= What to work on =
Can you lay out, as a numbered list without blank lines, everything below from the line containing "What is the" down to and including the line containing "52 centimetres"?

[START Records shown]

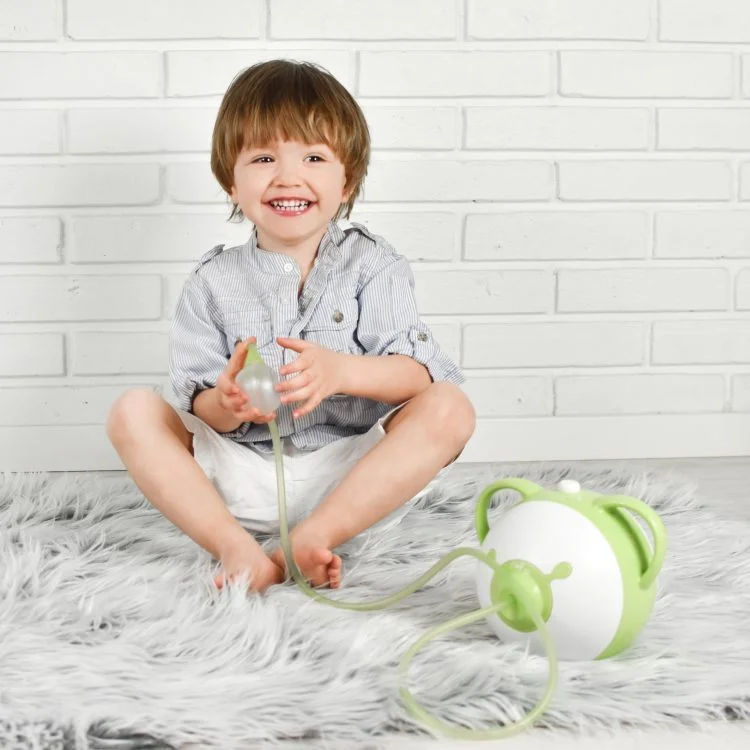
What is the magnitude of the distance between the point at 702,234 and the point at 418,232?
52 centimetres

[END Records shown]
[START Records shown]

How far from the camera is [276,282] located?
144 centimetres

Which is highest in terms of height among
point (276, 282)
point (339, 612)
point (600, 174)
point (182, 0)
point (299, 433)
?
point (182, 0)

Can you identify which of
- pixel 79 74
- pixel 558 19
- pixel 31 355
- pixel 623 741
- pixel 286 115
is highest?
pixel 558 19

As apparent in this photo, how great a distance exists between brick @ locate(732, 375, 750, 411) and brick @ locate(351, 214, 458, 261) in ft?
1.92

[END Records shown]

= Result for this exercise =
1. What is the magnitude of the distance between the point at 702,234 and the point at 418,232?
2. 52 centimetres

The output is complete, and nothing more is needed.